### What you should do
State whether each statement agrees with the FPGA text, answering yes or no and quoting the words of the text that decide it: 1. A Verilog continuous assignment made with assign is executed only once. 2. The text uses Verilog because it is more readable for beginners. 3. The iCEstick costs about $150.

-- begin Text to read --

15 4月 2026 8 min read

FPGAs: Programming Hardware with Code (Yes, Really)

What Is an FPGA, Actually?

You know how a CPU runs your code by executing instructions one at a time? An FPGA does something completely different — it becomes the hardware your code describes.

An FPGA (Field-Programmable Gate Array) is a chip full of tiny configurable logic blocks connected by a programmable routing network. When you "program" an FPGA, you're not writing a program that runs on hardware — you're configuring the hardware itself.

The difference is profound:

CPU	FPGA
Runs instructions sequentially	Everything runs in parallel
Fixed hardware, flexible software	The hardware IS your design
Great for general purpose	Great for dedicated, high-speed tasks
3 GHz clock, but one thing at a time	100 MHz clock, but 10,000 things at once

Think of a CPU as a Swiss Army knife. An FPGA is a factory where you design your own tools.

Real uses: high-frequency trading (microsecond decisions), 5G base stations, video processing, Bitcoin mining, AI inference, radar systems. If it needs to be fast AND flexible, it's probably an FPGA.

The Mental Model That Changes Everything

Before writing a single line of code, internalize this:

HDL code describes hardware, not behavior.

When you write this in Verilog:

assign out = a & b;

You're not telling a processor to "AND a and b and store the result." You're literally describing a wire that is permanently connected through an AND gate. The moment your design is loaded onto the FPGA, that AND gate exists in silicon. Always. Forever (until you reprogram).

This is why FPGA programming feels weird at first — you're not writing an algorithm, you're drawing a circuit with text.

HDL: The Language of Hardware

There are two main Hardware Description Languages:

VHDL — verbose, strongly typed, favored in Europe and aerospace
Verilog — concise, C-like, favored in Silicon Valley

We'll use Verilog because it's more readable for beginners. Everything here also applies conceptually to VHDL.

Setup: Free Tools

You don't need expensive hardware to start. Here's a completely free setup:

Simulation (no hardware needed):

# Install Icarus Verilog (simulator) + GTKWave (waveform viewer)
# macOS
brew install icarus-verilog gtkwave

# Ubuntu
apt install iverilog gtkwave

Online alternative: EDA Playground — write and simulate Verilog in your browser, zero installation.

Cheap real hardware: The Basys 3 (~$150) or the iCEstick (~$25) are great starter boards.

Your First Module: Hello, AND Gate

In Verilog, the basic unit is a module — think of it as a component with input and output pins.

module and_gate (
    input  wire a,
    input  wire b,
    output wire out
);
    assign out = a & b;
endmodule

That's it. A two-input AND gate. Let's break it down:

module and_gate — name your component
input wire a, b — two input pins
output wire out — one output pin
assign out = a & b — the logic: output is a AND b
endmodule — done

assign creates a continuous assignment — it's not executed once, it's a permanent connection. Whenever a or b changes, out updates instantly.

-- end Text to read --
-- begin Extracted entries --

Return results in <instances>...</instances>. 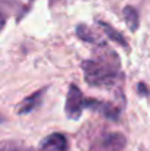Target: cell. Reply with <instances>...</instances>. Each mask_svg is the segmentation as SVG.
<instances>
[{
	"label": "cell",
	"mask_w": 150,
	"mask_h": 151,
	"mask_svg": "<svg viewBox=\"0 0 150 151\" xmlns=\"http://www.w3.org/2000/svg\"><path fill=\"white\" fill-rule=\"evenodd\" d=\"M86 82L97 88H112L121 81L119 59L113 51L107 57L100 56V59L84 60L81 63Z\"/></svg>",
	"instance_id": "obj_1"
},
{
	"label": "cell",
	"mask_w": 150,
	"mask_h": 151,
	"mask_svg": "<svg viewBox=\"0 0 150 151\" xmlns=\"http://www.w3.org/2000/svg\"><path fill=\"white\" fill-rule=\"evenodd\" d=\"M84 100L86 97L83 96V91L74 84L69 85L66 103H65V111L69 119H74V120L80 119V116L83 114V109H84Z\"/></svg>",
	"instance_id": "obj_2"
},
{
	"label": "cell",
	"mask_w": 150,
	"mask_h": 151,
	"mask_svg": "<svg viewBox=\"0 0 150 151\" xmlns=\"http://www.w3.org/2000/svg\"><path fill=\"white\" fill-rule=\"evenodd\" d=\"M127 145V138L121 132H109L96 142L93 151H121Z\"/></svg>",
	"instance_id": "obj_3"
},
{
	"label": "cell",
	"mask_w": 150,
	"mask_h": 151,
	"mask_svg": "<svg viewBox=\"0 0 150 151\" xmlns=\"http://www.w3.org/2000/svg\"><path fill=\"white\" fill-rule=\"evenodd\" d=\"M84 109L96 110V111L101 113L106 119H110V120H118L119 113H121V110L116 106H113L112 103H104V101L93 100V99H86L84 100Z\"/></svg>",
	"instance_id": "obj_4"
},
{
	"label": "cell",
	"mask_w": 150,
	"mask_h": 151,
	"mask_svg": "<svg viewBox=\"0 0 150 151\" xmlns=\"http://www.w3.org/2000/svg\"><path fill=\"white\" fill-rule=\"evenodd\" d=\"M40 147L44 151H66L68 147H69V142H68V139L63 134L56 132V134L47 135L41 141Z\"/></svg>",
	"instance_id": "obj_5"
},
{
	"label": "cell",
	"mask_w": 150,
	"mask_h": 151,
	"mask_svg": "<svg viewBox=\"0 0 150 151\" xmlns=\"http://www.w3.org/2000/svg\"><path fill=\"white\" fill-rule=\"evenodd\" d=\"M44 93H46V90H40V91H36L34 94L28 96L27 99H24L21 101V104L18 106V113L19 114H28V113L34 111L36 109H38L43 103Z\"/></svg>",
	"instance_id": "obj_6"
},
{
	"label": "cell",
	"mask_w": 150,
	"mask_h": 151,
	"mask_svg": "<svg viewBox=\"0 0 150 151\" xmlns=\"http://www.w3.org/2000/svg\"><path fill=\"white\" fill-rule=\"evenodd\" d=\"M33 1L34 0H0V3L4 7H7L9 10H12L18 18H21L22 15H25L28 12Z\"/></svg>",
	"instance_id": "obj_7"
},
{
	"label": "cell",
	"mask_w": 150,
	"mask_h": 151,
	"mask_svg": "<svg viewBox=\"0 0 150 151\" xmlns=\"http://www.w3.org/2000/svg\"><path fill=\"white\" fill-rule=\"evenodd\" d=\"M77 35L80 40L86 41V43H90V44H99L101 46L103 44V40L99 34H96L91 28H88L87 25H78L77 27Z\"/></svg>",
	"instance_id": "obj_8"
},
{
	"label": "cell",
	"mask_w": 150,
	"mask_h": 151,
	"mask_svg": "<svg viewBox=\"0 0 150 151\" xmlns=\"http://www.w3.org/2000/svg\"><path fill=\"white\" fill-rule=\"evenodd\" d=\"M97 25L101 28V31L106 34V37H107V38H110L112 41L118 43V44H119V46H122V47H127V40H125V38H124V35H122V34H119L115 28H112L109 24H106V22H103V21H97Z\"/></svg>",
	"instance_id": "obj_9"
},
{
	"label": "cell",
	"mask_w": 150,
	"mask_h": 151,
	"mask_svg": "<svg viewBox=\"0 0 150 151\" xmlns=\"http://www.w3.org/2000/svg\"><path fill=\"white\" fill-rule=\"evenodd\" d=\"M124 19L128 25V28L136 32L138 29V25H140V16H138V12L136 7L133 6H125L124 7Z\"/></svg>",
	"instance_id": "obj_10"
},
{
	"label": "cell",
	"mask_w": 150,
	"mask_h": 151,
	"mask_svg": "<svg viewBox=\"0 0 150 151\" xmlns=\"http://www.w3.org/2000/svg\"><path fill=\"white\" fill-rule=\"evenodd\" d=\"M138 90H140V94L141 96H147L149 94V91H147V88H146L144 84H138Z\"/></svg>",
	"instance_id": "obj_11"
},
{
	"label": "cell",
	"mask_w": 150,
	"mask_h": 151,
	"mask_svg": "<svg viewBox=\"0 0 150 151\" xmlns=\"http://www.w3.org/2000/svg\"><path fill=\"white\" fill-rule=\"evenodd\" d=\"M4 24H6V18H4V15L1 13V10H0V31L3 29V27H4Z\"/></svg>",
	"instance_id": "obj_12"
},
{
	"label": "cell",
	"mask_w": 150,
	"mask_h": 151,
	"mask_svg": "<svg viewBox=\"0 0 150 151\" xmlns=\"http://www.w3.org/2000/svg\"><path fill=\"white\" fill-rule=\"evenodd\" d=\"M1 151H28V150H24V148H7V150H1Z\"/></svg>",
	"instance_id": "obj_13"
}]
</instances>
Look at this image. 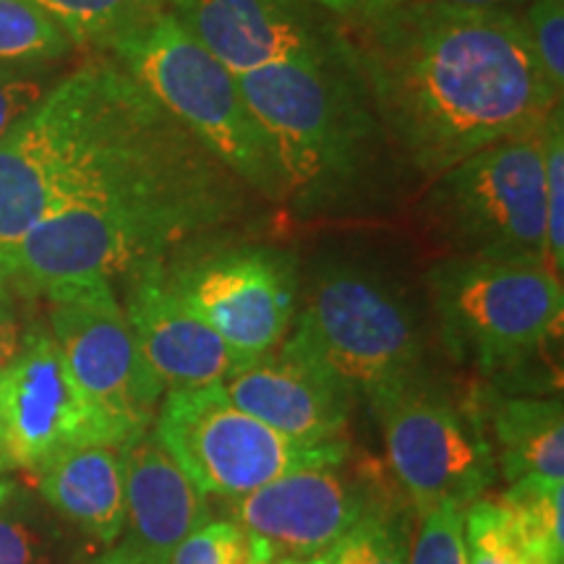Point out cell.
I'll use <instances>...</instances> for the list:
<instances>
[{"label":"cell","instance_id":"obj_1","mask_svg":"<svg viewBox=\"0 0 564 564\" xmlns=\"http://www.w3.org/2000/svg\"><path fill=\"white\" fill-rule=\"evenodd\" d=\"M345 30L387 139L426 178L541 129L562 105L518 11L413 0Z\"/></svg>","mask_w":564,"mask_h":564},{"label":"cell","instance_id":"obj_2","mask_svg":"<svg viewBox=\"0 0 564 564\" xmlns=\"http://www.w3.org/2000/svg\"><path fill=\"white\" fill-rule=\"evenodd\" d=\"M230 178L121 63H87L0 139V249L61 212Z\"/></svg>","mask_w":564,"mask_h":564},{"label":"cell","instance_id":"obj_3","mask_svg":"<svg viewBox=\"0 0 564 564\" xmlns=\"http://www.w3.org/2000/svg\"><path fill=\"white\" fill-rule=\"evenodd\" d=\"M270 133L299 215L343 207L361 194L387 133L352 61L329 66L282 63L238 76Z\"/></svg>","mask_w":564,"mask_h":564},{"label":"cell","instance_id":"obj_4","mask_svg":"<svg viewBox=\"0 0 564 564\" xmlns=\"http://www.w3.org/2000/svg\"><path fill=\"white\" fill-rule=\"evenodd\" d=\"M243 204V183L230 178L68 209L3 246L0 262L11 282L40 293L66 280H110L220 228Z\"/></svg>","mask_w":564,"mask_h":564},{"label":"cell","instance_id":"obj_5","mask_svg":"<svg viewBox=\"0 0 564 564\" xmlns=\"http://www.w3.org/2000/svg\"><path fill=\"white\" fill-rule=\"evenodd\" d=\"M426 288L444 352L502 390L531 384L562 340V278L546 264L449 253Z\"/></svg>","mask_w":564,"mask_h":564},{"label":"cell","instance_id":"obj_6","mask_svg":"<svg viewBox=\"0 0 564 564\" xmlns=\"http://www.w3.org/2000/svg\"><path fill=\"white\" fill-rule=\"evenodd\" d=\"M102 47L243 186L267 202L285 204L288 183L280 158L246 102L238 76L171 11L150 13Z\"/></svg>","mask_w":564,"mask_h":564},{"label":"cell","instance_id":"obj_7","mask_svg":"<svg viewBox=\"0 0 564 564\" xmlns=\"http://www.w3.org/2000/svg\"><path fill=\"white\" fill-rule=\"evenodd\" d=\"M285 343L366 400L429 371L426 329L408 295L348 262L319 267L301 288Z\"/></svg>","mask_w":564,"mask_h":564},{"label":"cell","instance_id":"obj_8","mask_svg":"<svg viewBox=\"0 0 564 564\" xmlns=\"http://www.w3.org/2000/svg\"><path fill=\"white\" fill-rule=\"evenodd\" d=\"M426 212L453 257L549 267L541 129L489 144L436 175Z\"/></svg>","mask_w":564,"mask_h":564},{"label":"cell","instance_id":"obj_9","mask_svg":"<svg viewBox=\"0 0 564 564\" xmlns=\"http://www.w3.org/2000/svg\"><path fill=\"white\" fill-rule=\"evenodd\" d=\"M369 405L413 512L442 505L465 510L497 481L481 408L455 398L429 371L377 394Z\"/></svg>","mask_w":564,"mask_h":564},{"label":"cell","instance_id":"obj_10","mask_svg":"<svg viewBox=\"0 0 564 564\" xmlns=\"http://www.w3.org/2000/svg\"><path fill=\"white\" fill-rule=\"evenodd\" d=\"M152 432L207 497L236 499L291 470L348 457V442L303 447L241 411L223 384L165 390Z\"/></svg>","mask_w":564,"mask_h":564},{"label":"cell","instance_id":"obj_11","mask_svg":"<svg viewBox=\"0 0 564 564\" xmlns=\"http://www.w3.org/2000/svg\"><path fill=\"white\" fill-rule=\"evenodd\" d=\"M42 293L51 303L47 329L84 398L126 432L152 429L165 387L147 364L110 280H66Z\"/></svg>","mask_w":564,"mask_h":564},{"label":"cell","instance_id":"obj_12","mask_svg":"<svg viewBox=\"0 0 564 564\" xmlns=\"http://www.w3.org/2000/svg\"><path fill=\"white\" fill-rule=\"evenodd\" d=\"M175 293L232 350L257 361L291 333L301 278L293 253L274 246H225L167 264Z\"/></svg>","mask_w":564,"mask_h":564},{"label":"cell","instance_id":"obj_13","mask_svg":"<svg viewBox=\"0 0 564 564\" xmlns=\"http://www.w3.org/2000/svg\"><path fill=\"white\" fill-rule=\"evenodd\" d=\"M133 436L79 392L45 324L21 333L19 350L0 371V468L34 476L76 444Z\"/></svg>","mask_w":564,"mask_h":564},{"label":"cell","instance_id":"obj_14","mask_svg":"<svg viewBox=\"0 0 564 564\" xmlns=\"http://www.w3.org/2000/svg\"><path fill=\"white\" fill-rule=\"evenodd\" d=\"M167 11L236 76L352 61L345 21L312 0H167Z\"/></svg>","mask_w":564,"mask_h":564},{"label":"cell","instance_id":"obj_15","mask_svg":"<svg viewBox=\"0 0 564 564\" xmlns=\"http://www.w3.org/2000/svg\"><path fill=\"white\" fill-rule=\"evenodd\" d=\"M228 502L230 523L262 541L274 560L327 554L366 514L392 505L364 470L348 468V457L291 470Z\"/></svg>","mask_w":564,"mask_h":564},{"label":"cell","instance_id":"obj_16","mask_svg":"<svg viewBox=\"0 0 564 564\" xmlns=\"http://www.w3.org/2000/svg\"><path fill=\"white\" fill-rule=\"evenodd\" d=\"M223 387L241 411L295 444H345L356 394L285 340Z\"/></svg>","mask_w":564,"mask_h":564},{"label":"cell","instance_id":"obj_17","mask_svg":"<svg viewBox=\"0 0 564 564\" xmlns=\"http://www.w3.org/2000/svg\"><path fill=\"white\" fill-rule=\"evenodd\" d=\"M123 312L147 364L165 390L223 384L251 364V358L232 350L183 303L167 278L165 259L131 272Z\"/></svg>","mask_w":564,"mask_h":564},{"label":"cell","instance_id":"obj_18","mask_svg":"<svg viewBox=\"0 0 564 564\" xmlns=\"http://www.w3.org/2000/svg\"><path fill=\"white\" fill-rule=\"evenodd\" d=\"M207 494L181 470L152 429L126 449V525L121 544L147 564H167L178 544L209 523Z\"/></svg>","mask_w":564,"mask_h":564},{"label":"cell","instance_id":"obj_19","mask_svg":"<svg viewBox=\"0 0 564 564\" xmlns=\"http://www.w3.org/2000/svg\"><path fill=\"white\" fill-rule=\"evenodd\" d=\"M126 449L129 442H84L34 474L42 499L102 544H116L123 535Z\"/></svg>","mask_w":564,"mask_h":564},{"label":"cell","instance_id":"obj_20","mask_svg":"<svg viewBox=\"0 0 564 564\" xmlns=\"http://www.w3.org/2000/svg\"><path fill=\"white\" fill-rule=\"evenodd\" d=\"M486 434L507 484L564 481V405L554 394H497L478 400Z\"/></svg>","mask_w":564,"mask_h":564},{"label":"cell","instance_id":"obj_21","mask_svg":"<svg viewBox=\"0 0 564 564\" xmlns=\"http://www.w3.org/2000/svg\"><path fill=\"white\" fill-rule=\"evenodd\" d=\"M74 42L34 0H0V66L53 63Z\"/></svg>","mask_w":564,"mask_h":564},{"label":"cell","instance_id":"obj_22","mask_svg":"<svg viewBox=\"0 0 564 564\" xmlns=\"http://www.w3.org/2000/svg\"><path fill=\"white\" fill-rule=\"evenodd\" d=\"M468 564H552L535 549L505 505L478 499L463 510Z\"/></svg>","mask_w":564,"mask_h":564},{"label":"cell","instance_id":"obj_23","mask_svg":"<svg viewBox=\"0 0 564 564\" xmlns=\"http://www.w3.org/2000/svg\"><path fill=\"white\" fill-rule=\"evenodd\" d=\"M74 45H105L126 26L167 9V0H34Z\"/></svg>","mask_w":564,"mask_h":564},{"label":"cell","instance_id":"obj_24","mask_svg":"<svg viewBox=\"0 0 564 564\" xmlns=\"http://www.w3.org/2000/svg\"><path fill=\"white\" fill-rule=\"evenodd\" d=\"M497 502L510 510L528 541L549 562L564 564V481L523 478V481L507 484Z\"/></svg>","mask_w":564,"mask_h":564},{"label":"cell","instance_id":"obj_25","mask_svg":"<svg viewBox=\"0 0 564 564\" xmlns=\"http://www.w3.org/2000/svg\"><path fill=\"white\" fill-rule=\"evenodd\" d=\"M408 533L405 518L384 505L366 514L352 531L343 535L327 552L329 564H408Z\"/></svg>","mask_w":564,"mask_h":564},{"label":"cell","instance_id":"obj_26","mask_svg":"<svg viewBox=\"0 0 564 564\" xmlns=\"http://www.w3.org/2000/svg\"><path fill=\"white\" fill-rule=\"evenodd\" d=\"M546 196V259L552 272L564 270V105H556L541 126Z\"/></svg>","mask_w":564,"mask_h":564},{"label":"cell","instance_id":"obj_27","mask_svg":"<svg viewBox=\"0 0 564 564\" xmlns=\"http://www.w3.org/2000/svg\"><path fill=\"white\" fill-rule=\"evenodd\" d=\"M408 564H468L463 510L442 505L415 512L408 533Z\"/></svg>","mask_w":564,"mask_h":564},{"label":"cell","instance_id":"obj_28","mask_svg":"<svg viewBox=\"0 0 564 564\" xmlns=\"http://www.w3.org/2000/svg\"><path fill=\"white\" fill-rule=\"evenodd\" d=\"M0 564H55L51 528L13 497L0 505Z\"/></svg>","mask_w":564,"mask_h":564},{"label":"cell","instance_id":"obj_29","mask_svg":"<svg viewBox=\"0 0 564 564\" xmlns=\"http://www.w3.org/2000/svg\"><path fill=\"white\" fill-rule=\"evenodd\" d=\"M523 26L554 95H564V0H528Z\"/></svg>","mask_w":564,"mask_h":564},{"label":"cell","instance_id":"obj_30","mask_svg":"<svg viewBox=\"0 0 564 564\" xmlns=\"http://www.w3.org/2000/svg\"><path fill=\"white\" fill-rule=\"evenodd\" d=\"M53 87L47 63L0 66V139L17 129Z\"/></svg>","mask_w":564,"mask_h":564},{"label":"cell","instance_id":"obj_31","mask_svg":"<svg viewBox=\"0 0 564 564\" xmlns=\"http://www.w3.org/2000/svg\"><path fill=\"white\" fill-rule=\"evenodd\" d=\"M246 535L230 520H209L188 535L167 564H241Z\"/></svg>","mask_w":564,"mask_h":564},{"label":"cell","instance_id":"obj_32","mask_svg":"<svg viewBox=\"0 0 564 564\" xmlns=\"http://www.w3.org/2000/svg\"><path fill=\"white\" fill-rule=\"evenodd\" d=\"M21 343V327L17 322V314H13L11 301H0V371L6 369V364L11 361L13 352L19 350Z\"/></svg>","mask_w":564,"mask_h":564},{"label":"cell","instance_id":"obj_33","mask_svg":"<svg viewBox=\"0 0 564 564\" xmlns=\"http://www.w3.org/2000/svg\"><path fill=\"white\" fill-rule=\"evenodd\" d=\"M312 3L322 6L324 11H329L333 17L343 19L345 24H348V21L361 19V17H366V13L384 9L387 0H312Z\"/></svg>","mask_w":564,"mask_h":564},{"label":"cell","instance_id":"obj_34","mask_svg":"<svg viewBox=\"0 0 564 564\" xmlns=\"http://www.w3.org/2000/svg\"><path fill=\"white\" fill-rule=\"evenodd\" d=\"M394 3H413V0H387V6ZM426 3H447V6H465V9H507L514 11L525 6V0H426ZM384 6V9H387Z\"/></svg>","mask_w":564,"mask_h":564},{"label":"cell","instance_id":"obj_35","mask_svg":"<svg viewBox=\"0 0 564 564\" xmlns=\"http://www.w3.org/2000/svg\"><path fill=\"white\" fill-rule=\"evenodd\" d=\"M89 564H147L144 560H139L137 554L131 552V549H126L123 544L108 549V552L97 556V560H91Z\"/></svg>","mask_w":564,"mask_h":564},{"label":"cell","instance_id":"obj_36","mask_svg":"<svg viewBox=\"0 0 564 564\" xmlns=\"http://www.w3.org/2000/svg\"><path fill=\"white\" fill-rule=\"evenodd\" d=\"M13 494H17V484L9 481V478L3 476V470H0V505H3L9 497H13Z\"/></svg>","mask_w":564,"mask_h":564},{"label":"cell","instance_id":"obj_37","mask_svg":"<svg viewBox=\"0 0 564 564\" xmlns=\"http://www.w3.org/2000/svg\"><path fill=\"white\" fill-rule=\"evenodd\" d=\"M9 285H11V280H9V272H6L3 262H0V301H3V299H9Z\"/></svg>","mask_w":564,"mask_h":564},{"label":"cell","instance_id":"obj_38","mask_svg":"<svg viewBox=\"0 0 564 564\" xmlns=\"http://www.w3.org/2000/svg\"><path fill=\"white\" fill-rule=\"evenodd\" d=\"M0 470H3V468H0Z\"/></svg>","mask_w":564,"mask_h":564},{"label":"cell","instance_id":"obj_39","mask_svg":"<svg viewBox=\"0 0 564 564\" xmlns=\"http://www.w3.org/2000/svg\"><path fill=\"white\" fill-rule=\"evenodd\" d=\"M525 3H528V0H525Z\"/></svg>","mask_w":564,"mask_h":564}]
</instances>
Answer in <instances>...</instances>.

-- end Extracted entries --

### Correct answer
1. No: "it's not executed once, it's a permanent connection."
2. Yes: "We'll use Verilog because it's more readable for beginners."
3. No: "the iCEstick (~$25)"